The black-headed bunting is found in flocks as it forages on grasslands for seeds. They breed in summer, building a nest in a low bush or on the ground. The nest is a cup made of dry grass and lined with hair. The clutch consists of four to six eggs. The eggs hatch after about 13 days and the chicks fledge after about 10 days. Its natural food consists of insects when feeding young, and otherwise seeds. In Bulgaria, the collapse of the drying cotton thistle (Onopordum acanthium) stems on which the birds build their nests has caused high mortality; this is thought to be an example of an ecological trap. In northern Iran, there is a region of range overlap with the red-headed bunting and natural hybrids are common although molecular data indicates that there is considerable genetic divergence between the two species.

[ASSIGNED TASK]:
Reproduce the stretch of the black-headed bunting passage from "The black-headed bunting" through "the two species." word for word.

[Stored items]
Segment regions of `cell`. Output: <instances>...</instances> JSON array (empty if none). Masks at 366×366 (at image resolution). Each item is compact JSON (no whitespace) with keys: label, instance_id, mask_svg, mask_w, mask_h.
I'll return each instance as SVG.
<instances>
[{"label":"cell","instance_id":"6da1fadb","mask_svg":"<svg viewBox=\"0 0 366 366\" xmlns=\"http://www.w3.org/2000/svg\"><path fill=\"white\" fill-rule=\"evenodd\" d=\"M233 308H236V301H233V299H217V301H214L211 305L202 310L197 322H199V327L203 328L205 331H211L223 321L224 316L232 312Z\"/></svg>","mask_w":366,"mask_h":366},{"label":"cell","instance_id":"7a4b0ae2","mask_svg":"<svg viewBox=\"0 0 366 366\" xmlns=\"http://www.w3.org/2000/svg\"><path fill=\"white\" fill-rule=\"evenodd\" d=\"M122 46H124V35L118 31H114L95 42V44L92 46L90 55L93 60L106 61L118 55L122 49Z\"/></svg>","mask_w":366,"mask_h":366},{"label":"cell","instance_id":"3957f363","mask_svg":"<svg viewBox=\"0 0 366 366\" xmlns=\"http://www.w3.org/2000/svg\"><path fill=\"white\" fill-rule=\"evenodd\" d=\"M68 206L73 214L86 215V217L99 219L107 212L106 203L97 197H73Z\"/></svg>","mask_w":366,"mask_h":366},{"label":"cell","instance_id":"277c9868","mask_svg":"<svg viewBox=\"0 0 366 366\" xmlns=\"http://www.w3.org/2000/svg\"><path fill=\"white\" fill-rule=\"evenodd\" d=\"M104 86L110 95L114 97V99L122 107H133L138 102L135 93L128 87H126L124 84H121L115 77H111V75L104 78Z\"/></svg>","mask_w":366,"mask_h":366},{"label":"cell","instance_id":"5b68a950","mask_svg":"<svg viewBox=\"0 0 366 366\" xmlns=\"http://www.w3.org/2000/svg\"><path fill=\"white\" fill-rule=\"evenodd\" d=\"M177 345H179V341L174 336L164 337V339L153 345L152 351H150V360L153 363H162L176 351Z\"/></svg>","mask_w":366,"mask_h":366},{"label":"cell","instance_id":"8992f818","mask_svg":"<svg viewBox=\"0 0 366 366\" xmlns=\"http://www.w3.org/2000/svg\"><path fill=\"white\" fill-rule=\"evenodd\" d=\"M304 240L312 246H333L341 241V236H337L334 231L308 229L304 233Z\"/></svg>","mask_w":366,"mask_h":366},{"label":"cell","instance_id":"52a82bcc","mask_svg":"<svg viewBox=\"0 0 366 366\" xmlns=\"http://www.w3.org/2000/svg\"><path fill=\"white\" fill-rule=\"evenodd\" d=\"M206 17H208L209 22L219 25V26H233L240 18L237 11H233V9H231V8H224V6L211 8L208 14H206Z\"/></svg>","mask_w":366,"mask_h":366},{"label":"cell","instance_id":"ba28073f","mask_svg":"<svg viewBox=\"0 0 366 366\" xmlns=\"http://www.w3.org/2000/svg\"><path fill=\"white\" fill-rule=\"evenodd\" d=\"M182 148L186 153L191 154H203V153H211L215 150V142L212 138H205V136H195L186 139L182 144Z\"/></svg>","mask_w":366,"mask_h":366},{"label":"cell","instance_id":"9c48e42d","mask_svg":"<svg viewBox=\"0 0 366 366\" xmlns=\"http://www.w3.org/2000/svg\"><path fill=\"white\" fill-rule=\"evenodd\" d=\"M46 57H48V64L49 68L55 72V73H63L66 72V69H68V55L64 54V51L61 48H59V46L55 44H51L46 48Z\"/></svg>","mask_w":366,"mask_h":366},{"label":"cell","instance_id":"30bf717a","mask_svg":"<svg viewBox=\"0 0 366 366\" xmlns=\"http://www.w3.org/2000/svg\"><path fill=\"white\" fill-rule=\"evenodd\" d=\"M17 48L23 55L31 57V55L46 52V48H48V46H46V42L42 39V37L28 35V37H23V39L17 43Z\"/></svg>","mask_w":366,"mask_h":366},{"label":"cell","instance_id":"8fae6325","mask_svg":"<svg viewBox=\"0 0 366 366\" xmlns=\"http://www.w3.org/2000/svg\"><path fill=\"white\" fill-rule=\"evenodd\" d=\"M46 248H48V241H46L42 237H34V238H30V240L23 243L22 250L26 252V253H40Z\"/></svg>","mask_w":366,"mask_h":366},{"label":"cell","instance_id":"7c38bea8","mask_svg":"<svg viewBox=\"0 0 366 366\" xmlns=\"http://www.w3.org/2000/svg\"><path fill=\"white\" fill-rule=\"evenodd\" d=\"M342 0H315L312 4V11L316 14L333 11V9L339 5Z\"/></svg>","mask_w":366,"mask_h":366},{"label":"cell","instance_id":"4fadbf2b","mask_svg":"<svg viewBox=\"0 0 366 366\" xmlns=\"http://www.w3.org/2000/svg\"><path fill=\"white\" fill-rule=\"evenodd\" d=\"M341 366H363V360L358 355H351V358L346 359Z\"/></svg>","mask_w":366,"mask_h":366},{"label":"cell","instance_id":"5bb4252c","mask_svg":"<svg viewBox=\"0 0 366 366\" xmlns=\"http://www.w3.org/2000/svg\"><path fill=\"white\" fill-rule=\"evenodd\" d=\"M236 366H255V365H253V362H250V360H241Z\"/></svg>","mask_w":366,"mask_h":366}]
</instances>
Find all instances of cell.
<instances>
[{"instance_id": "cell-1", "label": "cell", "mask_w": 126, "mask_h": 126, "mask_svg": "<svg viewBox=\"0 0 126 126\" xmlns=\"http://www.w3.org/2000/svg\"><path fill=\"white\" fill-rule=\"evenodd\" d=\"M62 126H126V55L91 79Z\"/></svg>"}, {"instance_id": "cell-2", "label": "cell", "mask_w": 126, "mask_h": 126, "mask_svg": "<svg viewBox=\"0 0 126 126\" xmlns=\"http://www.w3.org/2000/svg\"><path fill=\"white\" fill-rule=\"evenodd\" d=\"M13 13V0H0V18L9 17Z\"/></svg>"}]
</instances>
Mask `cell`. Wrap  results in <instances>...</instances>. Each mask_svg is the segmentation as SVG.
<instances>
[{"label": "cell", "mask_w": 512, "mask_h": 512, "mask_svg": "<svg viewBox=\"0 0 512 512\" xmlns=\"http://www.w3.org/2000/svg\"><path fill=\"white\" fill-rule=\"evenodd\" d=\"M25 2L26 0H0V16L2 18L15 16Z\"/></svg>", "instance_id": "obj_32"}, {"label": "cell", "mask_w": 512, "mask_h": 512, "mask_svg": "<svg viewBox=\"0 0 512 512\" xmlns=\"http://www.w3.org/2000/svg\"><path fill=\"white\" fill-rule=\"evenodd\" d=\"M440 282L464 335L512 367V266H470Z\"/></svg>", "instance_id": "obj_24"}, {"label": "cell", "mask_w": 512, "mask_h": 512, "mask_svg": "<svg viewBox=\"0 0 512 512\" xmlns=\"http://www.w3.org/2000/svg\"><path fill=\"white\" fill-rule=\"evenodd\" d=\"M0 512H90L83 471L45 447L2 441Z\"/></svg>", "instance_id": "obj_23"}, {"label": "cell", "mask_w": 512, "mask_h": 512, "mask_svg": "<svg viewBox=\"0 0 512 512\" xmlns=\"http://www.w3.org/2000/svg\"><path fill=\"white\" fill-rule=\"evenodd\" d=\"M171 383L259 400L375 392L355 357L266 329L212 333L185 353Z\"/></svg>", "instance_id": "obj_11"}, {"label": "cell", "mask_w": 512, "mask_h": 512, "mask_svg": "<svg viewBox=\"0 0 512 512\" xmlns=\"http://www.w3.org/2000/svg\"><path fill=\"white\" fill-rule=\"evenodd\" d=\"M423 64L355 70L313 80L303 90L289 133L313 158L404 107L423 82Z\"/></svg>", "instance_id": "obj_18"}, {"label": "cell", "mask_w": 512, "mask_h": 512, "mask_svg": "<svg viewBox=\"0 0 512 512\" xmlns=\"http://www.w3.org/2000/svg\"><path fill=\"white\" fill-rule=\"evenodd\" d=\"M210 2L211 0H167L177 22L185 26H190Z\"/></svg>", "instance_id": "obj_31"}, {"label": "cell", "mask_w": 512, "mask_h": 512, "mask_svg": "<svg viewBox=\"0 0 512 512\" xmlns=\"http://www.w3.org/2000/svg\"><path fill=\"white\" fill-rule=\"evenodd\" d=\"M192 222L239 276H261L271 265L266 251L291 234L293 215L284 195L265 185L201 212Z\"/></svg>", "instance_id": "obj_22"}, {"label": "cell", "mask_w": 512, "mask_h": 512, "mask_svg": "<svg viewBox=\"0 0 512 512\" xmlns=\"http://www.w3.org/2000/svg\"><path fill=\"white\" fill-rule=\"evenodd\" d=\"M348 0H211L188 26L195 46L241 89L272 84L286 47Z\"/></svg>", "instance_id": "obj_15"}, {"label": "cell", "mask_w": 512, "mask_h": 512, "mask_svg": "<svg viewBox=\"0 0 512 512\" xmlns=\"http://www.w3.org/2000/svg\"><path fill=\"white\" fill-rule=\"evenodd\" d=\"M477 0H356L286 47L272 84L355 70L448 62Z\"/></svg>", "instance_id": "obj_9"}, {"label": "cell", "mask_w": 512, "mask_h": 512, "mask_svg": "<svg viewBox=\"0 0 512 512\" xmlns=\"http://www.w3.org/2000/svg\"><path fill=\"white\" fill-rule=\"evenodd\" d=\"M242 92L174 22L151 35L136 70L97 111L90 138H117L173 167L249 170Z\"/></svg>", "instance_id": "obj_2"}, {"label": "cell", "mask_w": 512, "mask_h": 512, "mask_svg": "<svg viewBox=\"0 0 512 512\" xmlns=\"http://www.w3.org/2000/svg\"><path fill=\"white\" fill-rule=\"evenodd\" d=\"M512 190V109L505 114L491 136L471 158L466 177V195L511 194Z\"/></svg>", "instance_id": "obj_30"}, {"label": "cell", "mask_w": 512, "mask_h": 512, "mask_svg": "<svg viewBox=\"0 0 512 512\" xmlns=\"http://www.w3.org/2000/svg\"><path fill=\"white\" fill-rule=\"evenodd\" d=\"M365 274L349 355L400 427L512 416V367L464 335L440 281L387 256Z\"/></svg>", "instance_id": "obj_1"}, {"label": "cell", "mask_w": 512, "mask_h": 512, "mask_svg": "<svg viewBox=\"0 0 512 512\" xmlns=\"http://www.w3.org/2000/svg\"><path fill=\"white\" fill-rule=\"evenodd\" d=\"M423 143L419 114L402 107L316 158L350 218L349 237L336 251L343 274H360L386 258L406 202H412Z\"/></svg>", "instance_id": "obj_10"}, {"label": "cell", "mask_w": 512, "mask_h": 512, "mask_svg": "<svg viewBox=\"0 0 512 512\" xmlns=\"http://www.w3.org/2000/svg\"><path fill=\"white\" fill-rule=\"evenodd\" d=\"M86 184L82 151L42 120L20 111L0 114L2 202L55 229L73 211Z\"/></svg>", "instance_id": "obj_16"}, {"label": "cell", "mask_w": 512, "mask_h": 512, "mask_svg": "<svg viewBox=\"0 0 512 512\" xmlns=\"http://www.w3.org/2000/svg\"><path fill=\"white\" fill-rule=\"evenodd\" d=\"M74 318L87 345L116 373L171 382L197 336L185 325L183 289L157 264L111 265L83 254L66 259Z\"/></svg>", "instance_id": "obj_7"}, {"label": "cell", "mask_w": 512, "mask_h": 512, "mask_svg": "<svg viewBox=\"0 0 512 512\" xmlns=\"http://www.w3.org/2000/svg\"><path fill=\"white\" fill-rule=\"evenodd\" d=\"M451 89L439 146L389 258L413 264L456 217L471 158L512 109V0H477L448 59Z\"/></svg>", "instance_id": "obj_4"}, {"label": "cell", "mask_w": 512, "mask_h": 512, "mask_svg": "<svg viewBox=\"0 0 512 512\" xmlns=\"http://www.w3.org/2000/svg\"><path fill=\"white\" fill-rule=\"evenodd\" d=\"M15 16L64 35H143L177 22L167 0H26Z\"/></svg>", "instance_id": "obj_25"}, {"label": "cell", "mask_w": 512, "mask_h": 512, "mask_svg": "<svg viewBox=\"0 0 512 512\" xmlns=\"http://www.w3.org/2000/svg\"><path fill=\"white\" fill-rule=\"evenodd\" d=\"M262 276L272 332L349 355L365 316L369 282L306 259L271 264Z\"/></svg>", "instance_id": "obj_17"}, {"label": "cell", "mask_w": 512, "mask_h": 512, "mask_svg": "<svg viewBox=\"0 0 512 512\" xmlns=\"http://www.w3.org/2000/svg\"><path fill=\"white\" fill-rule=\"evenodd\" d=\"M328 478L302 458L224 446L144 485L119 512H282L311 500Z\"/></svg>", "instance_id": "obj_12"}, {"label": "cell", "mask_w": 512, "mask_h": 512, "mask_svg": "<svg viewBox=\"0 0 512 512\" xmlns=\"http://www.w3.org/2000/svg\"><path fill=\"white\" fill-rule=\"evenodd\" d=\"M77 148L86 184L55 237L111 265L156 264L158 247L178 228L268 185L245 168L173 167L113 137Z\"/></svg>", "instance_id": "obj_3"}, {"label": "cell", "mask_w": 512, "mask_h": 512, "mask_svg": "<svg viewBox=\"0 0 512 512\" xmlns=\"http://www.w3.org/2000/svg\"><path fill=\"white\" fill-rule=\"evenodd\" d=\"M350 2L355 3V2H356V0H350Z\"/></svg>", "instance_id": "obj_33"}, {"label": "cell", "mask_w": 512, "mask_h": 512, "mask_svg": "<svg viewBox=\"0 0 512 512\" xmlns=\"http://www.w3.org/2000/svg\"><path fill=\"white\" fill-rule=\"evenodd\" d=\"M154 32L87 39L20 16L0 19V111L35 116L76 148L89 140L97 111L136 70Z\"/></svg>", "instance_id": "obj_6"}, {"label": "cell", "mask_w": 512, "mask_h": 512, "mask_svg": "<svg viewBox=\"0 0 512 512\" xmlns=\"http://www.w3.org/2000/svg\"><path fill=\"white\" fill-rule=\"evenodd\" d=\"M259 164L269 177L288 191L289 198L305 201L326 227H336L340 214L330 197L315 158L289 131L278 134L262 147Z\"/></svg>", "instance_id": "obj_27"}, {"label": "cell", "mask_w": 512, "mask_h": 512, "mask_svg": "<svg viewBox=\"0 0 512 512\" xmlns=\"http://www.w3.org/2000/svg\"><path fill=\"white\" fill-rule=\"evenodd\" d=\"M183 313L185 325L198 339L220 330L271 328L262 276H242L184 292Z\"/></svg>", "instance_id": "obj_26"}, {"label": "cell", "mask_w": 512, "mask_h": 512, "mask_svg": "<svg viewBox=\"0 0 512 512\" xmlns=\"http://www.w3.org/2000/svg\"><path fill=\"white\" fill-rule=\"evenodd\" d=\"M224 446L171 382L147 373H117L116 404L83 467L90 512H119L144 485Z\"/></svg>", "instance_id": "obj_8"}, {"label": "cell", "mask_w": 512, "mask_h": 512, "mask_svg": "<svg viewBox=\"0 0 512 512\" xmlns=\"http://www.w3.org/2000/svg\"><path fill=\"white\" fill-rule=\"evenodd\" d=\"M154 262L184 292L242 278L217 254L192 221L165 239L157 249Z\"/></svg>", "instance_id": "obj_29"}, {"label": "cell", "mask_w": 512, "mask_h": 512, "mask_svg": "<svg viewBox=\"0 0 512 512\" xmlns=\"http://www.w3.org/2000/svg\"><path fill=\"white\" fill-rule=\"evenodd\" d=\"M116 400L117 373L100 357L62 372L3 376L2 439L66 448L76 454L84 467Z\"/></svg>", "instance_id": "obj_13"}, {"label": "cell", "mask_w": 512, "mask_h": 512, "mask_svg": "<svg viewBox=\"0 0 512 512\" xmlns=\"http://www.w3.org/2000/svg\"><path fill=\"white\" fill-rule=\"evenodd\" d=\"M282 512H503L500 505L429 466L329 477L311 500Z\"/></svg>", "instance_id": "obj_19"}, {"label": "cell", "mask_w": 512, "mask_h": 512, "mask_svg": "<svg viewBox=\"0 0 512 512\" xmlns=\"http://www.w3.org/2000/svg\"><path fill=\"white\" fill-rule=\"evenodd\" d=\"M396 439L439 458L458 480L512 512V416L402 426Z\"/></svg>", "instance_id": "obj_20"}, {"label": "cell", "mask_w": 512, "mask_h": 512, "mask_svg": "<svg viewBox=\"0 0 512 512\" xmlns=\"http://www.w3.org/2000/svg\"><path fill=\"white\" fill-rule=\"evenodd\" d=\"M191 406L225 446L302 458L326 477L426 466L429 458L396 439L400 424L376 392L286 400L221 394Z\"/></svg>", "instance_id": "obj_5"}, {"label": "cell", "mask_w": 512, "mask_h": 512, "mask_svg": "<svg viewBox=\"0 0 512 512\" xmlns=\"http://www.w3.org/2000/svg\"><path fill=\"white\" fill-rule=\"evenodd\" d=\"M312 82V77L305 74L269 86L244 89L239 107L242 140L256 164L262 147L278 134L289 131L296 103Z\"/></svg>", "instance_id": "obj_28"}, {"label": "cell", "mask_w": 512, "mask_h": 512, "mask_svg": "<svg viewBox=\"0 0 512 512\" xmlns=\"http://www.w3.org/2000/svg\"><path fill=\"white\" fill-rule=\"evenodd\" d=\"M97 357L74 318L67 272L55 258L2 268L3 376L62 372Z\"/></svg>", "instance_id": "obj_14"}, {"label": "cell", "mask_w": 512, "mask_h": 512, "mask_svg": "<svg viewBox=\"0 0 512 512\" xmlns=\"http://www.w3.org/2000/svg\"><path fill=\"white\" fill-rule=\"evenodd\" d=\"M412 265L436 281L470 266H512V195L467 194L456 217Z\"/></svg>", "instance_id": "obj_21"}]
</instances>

[SOLUTION BELOW]:
The black-headed bunting is found in flocks as it forages on grasslands for seeds. They breed in summer, building a nest in a low bush or on the ground. The nest is a cup made of dry grass and lined with hair. The clutch consists of four to six eggs. The eggs hatch after about 13 days and the chicks fledge after about 10 days. Its natural food consists of insects when feeding young, and otherwise seeds. In Bulgaria, the collapse of the drying cotton thistle (Onopordum acanthium) stems on which the birds build their nests has caused high mortality; this is thought to be an example of an ecological trap. In northern Iran, there is a region of range overlap with the red-headed bunting and natural hybrids are common although molecular data indicates that there is considerable genetic divergence between the two species.